▶ **Material shown**:

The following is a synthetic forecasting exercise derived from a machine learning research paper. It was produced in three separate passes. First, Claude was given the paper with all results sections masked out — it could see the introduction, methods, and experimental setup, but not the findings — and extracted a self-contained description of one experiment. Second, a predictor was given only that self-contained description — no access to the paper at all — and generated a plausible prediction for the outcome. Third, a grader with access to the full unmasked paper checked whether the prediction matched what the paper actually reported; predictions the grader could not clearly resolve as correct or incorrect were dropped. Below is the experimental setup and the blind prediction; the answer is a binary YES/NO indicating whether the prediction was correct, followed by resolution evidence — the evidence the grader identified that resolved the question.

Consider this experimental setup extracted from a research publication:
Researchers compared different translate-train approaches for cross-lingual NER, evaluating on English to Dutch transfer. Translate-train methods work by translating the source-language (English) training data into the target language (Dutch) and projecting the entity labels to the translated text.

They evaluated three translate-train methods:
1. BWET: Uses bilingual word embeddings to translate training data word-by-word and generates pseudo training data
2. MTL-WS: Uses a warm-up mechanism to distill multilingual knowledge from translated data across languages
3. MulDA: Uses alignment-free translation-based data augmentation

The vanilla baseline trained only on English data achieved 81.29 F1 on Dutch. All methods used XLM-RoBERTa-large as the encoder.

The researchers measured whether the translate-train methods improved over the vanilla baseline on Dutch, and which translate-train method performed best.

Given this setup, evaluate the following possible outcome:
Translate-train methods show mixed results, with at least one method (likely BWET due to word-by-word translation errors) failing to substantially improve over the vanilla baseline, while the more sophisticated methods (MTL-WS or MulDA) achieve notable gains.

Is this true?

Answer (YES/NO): NO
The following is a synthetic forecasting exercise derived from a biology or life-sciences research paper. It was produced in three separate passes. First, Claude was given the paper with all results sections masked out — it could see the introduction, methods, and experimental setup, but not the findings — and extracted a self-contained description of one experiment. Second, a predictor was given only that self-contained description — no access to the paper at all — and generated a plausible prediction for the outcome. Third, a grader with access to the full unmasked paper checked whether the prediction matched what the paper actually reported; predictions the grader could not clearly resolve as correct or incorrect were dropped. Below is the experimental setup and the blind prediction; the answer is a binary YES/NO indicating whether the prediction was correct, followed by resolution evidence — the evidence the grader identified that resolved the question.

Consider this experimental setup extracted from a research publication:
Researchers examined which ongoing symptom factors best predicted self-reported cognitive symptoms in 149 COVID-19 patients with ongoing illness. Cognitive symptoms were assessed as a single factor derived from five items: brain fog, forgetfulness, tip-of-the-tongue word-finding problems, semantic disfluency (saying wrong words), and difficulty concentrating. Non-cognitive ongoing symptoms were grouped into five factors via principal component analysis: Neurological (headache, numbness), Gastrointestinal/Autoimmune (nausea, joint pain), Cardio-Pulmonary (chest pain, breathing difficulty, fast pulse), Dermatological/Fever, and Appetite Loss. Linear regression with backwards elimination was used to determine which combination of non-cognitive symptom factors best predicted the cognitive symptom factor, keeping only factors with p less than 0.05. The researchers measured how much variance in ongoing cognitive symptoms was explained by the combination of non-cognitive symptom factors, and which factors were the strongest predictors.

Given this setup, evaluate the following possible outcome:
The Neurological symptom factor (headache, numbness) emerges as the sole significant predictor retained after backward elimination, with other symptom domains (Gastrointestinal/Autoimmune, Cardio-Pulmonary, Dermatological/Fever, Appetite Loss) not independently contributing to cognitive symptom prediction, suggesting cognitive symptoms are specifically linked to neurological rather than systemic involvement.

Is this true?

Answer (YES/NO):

▶ **About this task**: The data is to be given again in full, with every line exact.

▶ **Task response**:
The following is a synthetic forecasting exercise derived from a machine learning research paper. It was produced in three separate passes. First, Claude was given the paper with all results sections masked out — it could see the introduction, methods, and experimental setup, but not the findings — and extracted a self-contained description of one experiment. Second, a predictor was given only that self-contained description — no access to the paper at all — and generated a plausible prediction for the outcome. Third, a grader with access to the full unmasked paper checked whether the prediction matched what the paper actually reported; predictions the grader could not clearly resolve as correct or incorrect were dropped. Below is the experimental setup and the blind prediction; the answer is a binary YES/NO indicating whether the prediction was correct, followed by resolution evidence — the evidence the grader identified that resolved the question.

Consider this experimental setup extracted from a research publication:
Researchers compared different translate-train approaches for cross-lingual NER, evaluating on English to Dutch transfer. Translate-train methods work by translating the source-language (English) training data into the target language (Dutch) and projecting the entity labels to the translated text.

They evaluated three translate-train methods:
1. BWET: Uses bilingual word embeddings to translate training data word-by-word and generates pseudo training data
2. MTL-WS: Uses a warm-up mechanism to distill multilingual knowledge from translated data across languages
3. MulDA: Uses alignment-free translation-based data augmentation

The vanilla baseline trained only on English data achieved 81.29 F1 on Dutch. All methods used XLM-RoBERTa-large as the encoder.

The researchers measured whether the translate-train methods improved over the vanilla baseline on Dutch, and which translate-train method performed best.

Given this setup, evaluate the following possible outcome:
Translate-train methods show mixed results, with at least one method (likely BWET due to word-by-word translation errors) failing to substantially improve over the vanilla baseline, while the more sophisticated methods (MTL-WS or MulDA) achieve notable gains.

Is this true?

Answer (YES/NO): NO
The following is a synthetic forecasting exercise derived from a biology or life-sciences research paper. It was produced in three separate passes. First, Claude was given the paper with all results sections masked out — it could see the introduction, methods, and experimental setup, but not the findings — and extracted a self-contained description of one experiment. Second, a predictor was given only that self-contained description — no access to the paper at all — and generated a plausible prediction for the outcome. Third, a grader with access to the full unmasked paper checked whether the prediction matched what the paper actually reported; predictions the grader could not clearly resolve as correct or incorrect were dropped. Below is the experimental setup and the blind prediction; the answer is a binary YES/NO indicating whether the prediction was correct, followed by resolution evidence — the evidence the grader identified that resolved the question.

Consider this experimental setup extracted from a research publication:
Researchers examined which ongoing symptom factors best predicted self-reported cognitive symptoms in 149 COVID-19 patients with ongoing illness. Cognitive symptoms were assessed as a single factor derived from five items: brain fog, forgetfulness, tip-of-the-tongue word-finding problems, semantic disfluency (saying wrong words), and difficulty concentrating. Non-cognitive ongoing symptoms were grouped into five factors via principal component analysis: Neurological (headache, numbness), Gastrointestinal/Autoimmune (nausea, joint pain), Cardio-Pulmonary (chest pain, breathing difficulty, fast pulse), Dermatological/Fever, and Appetite Loss. Linear regression with backwards elimination was used to determine which combination of non-cognitive symptom factors best predicted the cognitive symptom factor, keeping only factors with p less than 0.05. The researchers measured how much variance in ongoing cognitive symptoms was explained by the combination of non-cognitive symptom factors, and which factors were the strongest predictors.

Given this setup, evaluate the following possible outcome:
The Neurological symptom factor (headache, numbness) emerges as the sole significant predictor retained after backward elimination, with other symptom domains (Gastrointestinal/Autoimmune, Cardio-Pulmonary, Dermatological/Fever, Appetite Loss) not independently contributing to cognitive symptom prediction, suggesting cognitive symptoms are specifically linked to neurological rather than systemic involvement.

Is this true?

Answer (YES/NO):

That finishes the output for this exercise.